(Raw records)

☆ ☆ ☆ ☆ ☆

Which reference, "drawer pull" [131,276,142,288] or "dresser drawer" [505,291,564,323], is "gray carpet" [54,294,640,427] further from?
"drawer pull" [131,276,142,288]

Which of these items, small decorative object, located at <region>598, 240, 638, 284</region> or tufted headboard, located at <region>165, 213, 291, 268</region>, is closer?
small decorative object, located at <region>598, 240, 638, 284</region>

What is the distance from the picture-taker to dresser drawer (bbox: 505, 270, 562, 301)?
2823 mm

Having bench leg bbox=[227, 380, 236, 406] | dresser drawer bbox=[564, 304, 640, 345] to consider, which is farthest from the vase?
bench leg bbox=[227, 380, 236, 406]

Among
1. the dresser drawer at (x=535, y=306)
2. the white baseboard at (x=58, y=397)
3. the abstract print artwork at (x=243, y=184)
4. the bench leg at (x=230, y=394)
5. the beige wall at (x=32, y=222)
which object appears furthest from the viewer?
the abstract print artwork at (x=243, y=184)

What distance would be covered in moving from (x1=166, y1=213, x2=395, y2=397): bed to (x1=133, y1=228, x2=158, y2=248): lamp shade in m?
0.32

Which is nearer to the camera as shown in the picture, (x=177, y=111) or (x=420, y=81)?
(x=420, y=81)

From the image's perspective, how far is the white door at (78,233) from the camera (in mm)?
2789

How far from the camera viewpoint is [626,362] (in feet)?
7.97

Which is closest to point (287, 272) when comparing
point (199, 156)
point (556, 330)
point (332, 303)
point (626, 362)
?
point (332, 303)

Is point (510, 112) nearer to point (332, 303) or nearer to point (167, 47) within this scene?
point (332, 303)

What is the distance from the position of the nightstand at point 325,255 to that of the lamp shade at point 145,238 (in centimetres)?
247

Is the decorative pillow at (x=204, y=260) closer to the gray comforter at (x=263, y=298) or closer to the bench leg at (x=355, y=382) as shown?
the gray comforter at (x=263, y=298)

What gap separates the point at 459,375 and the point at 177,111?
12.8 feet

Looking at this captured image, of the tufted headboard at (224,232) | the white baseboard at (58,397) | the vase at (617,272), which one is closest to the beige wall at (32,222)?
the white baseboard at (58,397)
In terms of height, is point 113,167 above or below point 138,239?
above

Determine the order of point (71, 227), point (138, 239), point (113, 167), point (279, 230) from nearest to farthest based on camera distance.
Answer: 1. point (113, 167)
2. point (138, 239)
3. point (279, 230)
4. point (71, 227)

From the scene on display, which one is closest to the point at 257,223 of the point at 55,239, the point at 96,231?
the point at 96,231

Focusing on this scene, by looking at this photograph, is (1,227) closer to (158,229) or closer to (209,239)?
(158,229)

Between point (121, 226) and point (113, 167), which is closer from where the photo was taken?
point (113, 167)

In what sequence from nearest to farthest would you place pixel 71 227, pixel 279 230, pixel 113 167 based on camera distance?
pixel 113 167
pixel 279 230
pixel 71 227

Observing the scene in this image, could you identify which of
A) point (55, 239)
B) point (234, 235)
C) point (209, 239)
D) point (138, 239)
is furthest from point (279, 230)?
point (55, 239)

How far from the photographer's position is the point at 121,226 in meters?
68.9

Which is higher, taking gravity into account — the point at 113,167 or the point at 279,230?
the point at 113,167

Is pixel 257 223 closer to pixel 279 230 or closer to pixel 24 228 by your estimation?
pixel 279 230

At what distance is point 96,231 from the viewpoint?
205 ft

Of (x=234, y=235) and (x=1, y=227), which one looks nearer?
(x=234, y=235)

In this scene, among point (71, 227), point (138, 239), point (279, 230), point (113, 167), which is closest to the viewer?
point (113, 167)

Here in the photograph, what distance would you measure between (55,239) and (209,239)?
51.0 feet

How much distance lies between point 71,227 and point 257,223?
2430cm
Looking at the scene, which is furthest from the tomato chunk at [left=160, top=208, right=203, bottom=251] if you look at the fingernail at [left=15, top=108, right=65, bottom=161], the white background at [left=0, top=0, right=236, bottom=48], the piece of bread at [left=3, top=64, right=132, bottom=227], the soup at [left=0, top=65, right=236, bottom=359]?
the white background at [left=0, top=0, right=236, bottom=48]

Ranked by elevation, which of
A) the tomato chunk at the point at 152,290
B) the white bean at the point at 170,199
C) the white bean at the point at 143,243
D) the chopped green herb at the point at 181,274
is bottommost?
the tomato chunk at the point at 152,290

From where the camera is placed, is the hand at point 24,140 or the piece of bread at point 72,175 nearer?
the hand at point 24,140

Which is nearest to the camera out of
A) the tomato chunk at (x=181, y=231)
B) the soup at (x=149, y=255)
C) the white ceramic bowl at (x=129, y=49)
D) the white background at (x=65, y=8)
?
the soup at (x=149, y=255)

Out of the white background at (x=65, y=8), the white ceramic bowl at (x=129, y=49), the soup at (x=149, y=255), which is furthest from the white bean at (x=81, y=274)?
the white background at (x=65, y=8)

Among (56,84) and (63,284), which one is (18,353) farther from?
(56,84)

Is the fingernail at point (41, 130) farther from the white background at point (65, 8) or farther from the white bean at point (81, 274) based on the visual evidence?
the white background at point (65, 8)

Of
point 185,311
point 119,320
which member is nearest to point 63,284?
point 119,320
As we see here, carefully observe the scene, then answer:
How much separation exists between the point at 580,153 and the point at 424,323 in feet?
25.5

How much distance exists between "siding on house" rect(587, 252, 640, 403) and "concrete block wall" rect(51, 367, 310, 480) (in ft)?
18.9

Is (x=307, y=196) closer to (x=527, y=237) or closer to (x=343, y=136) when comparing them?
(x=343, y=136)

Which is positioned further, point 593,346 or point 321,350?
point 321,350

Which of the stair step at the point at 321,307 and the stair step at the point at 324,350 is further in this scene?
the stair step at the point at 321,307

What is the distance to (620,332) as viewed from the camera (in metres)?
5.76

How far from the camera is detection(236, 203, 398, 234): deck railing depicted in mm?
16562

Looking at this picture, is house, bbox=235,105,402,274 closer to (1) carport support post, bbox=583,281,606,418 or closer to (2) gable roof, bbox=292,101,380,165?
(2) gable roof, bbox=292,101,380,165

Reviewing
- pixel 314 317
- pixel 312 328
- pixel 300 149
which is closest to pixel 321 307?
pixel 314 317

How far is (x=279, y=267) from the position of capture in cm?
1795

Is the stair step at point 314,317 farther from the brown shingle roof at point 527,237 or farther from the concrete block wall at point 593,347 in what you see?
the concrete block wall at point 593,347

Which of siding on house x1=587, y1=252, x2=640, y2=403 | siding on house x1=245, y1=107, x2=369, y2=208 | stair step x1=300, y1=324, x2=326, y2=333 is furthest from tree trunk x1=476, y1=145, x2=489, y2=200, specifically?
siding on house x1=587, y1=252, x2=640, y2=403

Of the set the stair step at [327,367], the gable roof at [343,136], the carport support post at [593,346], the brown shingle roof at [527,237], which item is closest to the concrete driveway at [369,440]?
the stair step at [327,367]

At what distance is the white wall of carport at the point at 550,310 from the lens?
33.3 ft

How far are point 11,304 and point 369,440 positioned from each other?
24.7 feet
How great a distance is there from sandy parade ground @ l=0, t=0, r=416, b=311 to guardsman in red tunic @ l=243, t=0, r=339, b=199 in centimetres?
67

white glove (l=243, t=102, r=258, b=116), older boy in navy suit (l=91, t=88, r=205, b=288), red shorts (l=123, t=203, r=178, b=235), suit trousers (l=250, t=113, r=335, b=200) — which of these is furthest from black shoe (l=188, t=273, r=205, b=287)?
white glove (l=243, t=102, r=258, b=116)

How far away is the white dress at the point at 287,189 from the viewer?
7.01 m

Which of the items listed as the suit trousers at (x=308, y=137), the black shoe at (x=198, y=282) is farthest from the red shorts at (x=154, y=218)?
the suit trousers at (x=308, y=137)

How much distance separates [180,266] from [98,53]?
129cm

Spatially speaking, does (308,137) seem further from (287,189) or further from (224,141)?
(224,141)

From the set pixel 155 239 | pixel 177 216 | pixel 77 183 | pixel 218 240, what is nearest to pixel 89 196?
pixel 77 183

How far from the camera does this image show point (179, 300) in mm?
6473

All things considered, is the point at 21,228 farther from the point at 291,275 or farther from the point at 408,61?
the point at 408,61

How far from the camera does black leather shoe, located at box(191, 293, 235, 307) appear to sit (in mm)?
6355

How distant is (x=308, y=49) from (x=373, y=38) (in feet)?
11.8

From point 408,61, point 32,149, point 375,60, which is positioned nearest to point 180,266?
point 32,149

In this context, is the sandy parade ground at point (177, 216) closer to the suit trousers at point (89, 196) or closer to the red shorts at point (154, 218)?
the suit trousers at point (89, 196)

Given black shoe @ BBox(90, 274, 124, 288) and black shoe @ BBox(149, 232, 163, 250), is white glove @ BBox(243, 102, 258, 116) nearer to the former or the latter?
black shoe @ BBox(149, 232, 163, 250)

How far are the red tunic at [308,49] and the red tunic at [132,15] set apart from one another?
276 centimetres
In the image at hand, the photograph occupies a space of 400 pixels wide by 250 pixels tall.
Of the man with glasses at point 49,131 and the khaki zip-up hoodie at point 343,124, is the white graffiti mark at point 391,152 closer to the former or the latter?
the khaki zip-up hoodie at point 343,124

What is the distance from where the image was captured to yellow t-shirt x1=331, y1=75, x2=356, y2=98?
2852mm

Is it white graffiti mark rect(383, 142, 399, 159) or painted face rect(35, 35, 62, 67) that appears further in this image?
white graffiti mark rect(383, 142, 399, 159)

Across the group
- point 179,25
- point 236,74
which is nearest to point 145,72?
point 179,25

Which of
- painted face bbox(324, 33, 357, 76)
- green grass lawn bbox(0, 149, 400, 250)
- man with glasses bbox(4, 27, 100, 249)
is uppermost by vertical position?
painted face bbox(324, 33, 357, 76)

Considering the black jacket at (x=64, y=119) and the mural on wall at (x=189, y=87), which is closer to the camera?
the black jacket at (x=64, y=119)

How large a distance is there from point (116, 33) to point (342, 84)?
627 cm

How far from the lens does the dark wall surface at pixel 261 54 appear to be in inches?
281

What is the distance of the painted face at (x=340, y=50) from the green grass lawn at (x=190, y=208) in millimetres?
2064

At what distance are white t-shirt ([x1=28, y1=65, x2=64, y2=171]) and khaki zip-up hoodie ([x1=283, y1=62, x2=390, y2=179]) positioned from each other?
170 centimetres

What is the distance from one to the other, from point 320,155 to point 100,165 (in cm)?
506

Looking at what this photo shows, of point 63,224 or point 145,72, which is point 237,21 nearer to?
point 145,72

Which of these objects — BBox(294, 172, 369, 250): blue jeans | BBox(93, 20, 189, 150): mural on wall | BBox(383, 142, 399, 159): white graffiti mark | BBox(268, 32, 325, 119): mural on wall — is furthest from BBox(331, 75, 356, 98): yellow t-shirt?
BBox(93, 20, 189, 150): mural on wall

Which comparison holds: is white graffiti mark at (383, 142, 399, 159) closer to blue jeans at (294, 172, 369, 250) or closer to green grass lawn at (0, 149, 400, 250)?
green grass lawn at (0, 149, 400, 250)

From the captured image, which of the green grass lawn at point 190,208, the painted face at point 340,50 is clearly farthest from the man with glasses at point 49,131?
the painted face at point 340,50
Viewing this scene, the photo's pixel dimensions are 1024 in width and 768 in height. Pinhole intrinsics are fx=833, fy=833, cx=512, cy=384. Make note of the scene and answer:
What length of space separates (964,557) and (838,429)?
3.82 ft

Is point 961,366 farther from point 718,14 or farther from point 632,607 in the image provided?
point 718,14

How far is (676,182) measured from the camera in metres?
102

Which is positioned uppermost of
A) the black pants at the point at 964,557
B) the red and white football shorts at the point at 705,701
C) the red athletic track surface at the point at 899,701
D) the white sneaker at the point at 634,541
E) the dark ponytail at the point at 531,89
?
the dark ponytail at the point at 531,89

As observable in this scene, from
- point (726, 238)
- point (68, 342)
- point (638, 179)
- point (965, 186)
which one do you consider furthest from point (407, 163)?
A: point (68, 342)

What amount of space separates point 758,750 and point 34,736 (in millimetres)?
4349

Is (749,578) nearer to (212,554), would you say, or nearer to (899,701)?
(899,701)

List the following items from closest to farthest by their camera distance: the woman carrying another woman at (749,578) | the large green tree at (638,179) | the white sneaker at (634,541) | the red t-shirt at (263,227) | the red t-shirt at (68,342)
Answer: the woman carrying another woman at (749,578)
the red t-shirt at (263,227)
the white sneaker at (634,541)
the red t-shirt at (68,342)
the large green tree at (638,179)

☆ ☆ ☆ ☆ ☆

• SET PROBLEM
Starting from the line containing "As observable in this scene, from", repeat each line through the end of the entries, exactly.

• RESPONSE
As observable in this scene, from
- point (726, 238)
- point (68, 342)
- point (638, 179)
- point (965, 186)
which one do you consider furthest from point (407, 163)?
A: point (68, 342)

What amount of space separates point 758,750 and point 34,736 (in millimetres)?
4349

Is (749,578) nearer to (212,554), would you say, or nearer to (899,701)?
(899,701)

List the following items from closest to farthest by their camera distance: the woman carrying another woman at (749,578) | the large green tree at (638,179) | the white sneaker at (634,541) | the red t-shirt at (263,227) | the red t-shirt at (68,342)
Answer: the woman carrying another woman at (749,578)
the red t-shirt at (263,227)
the white sneaker at (634,541)
the red t-shirt at (68,342)
the large green tree at (638,179)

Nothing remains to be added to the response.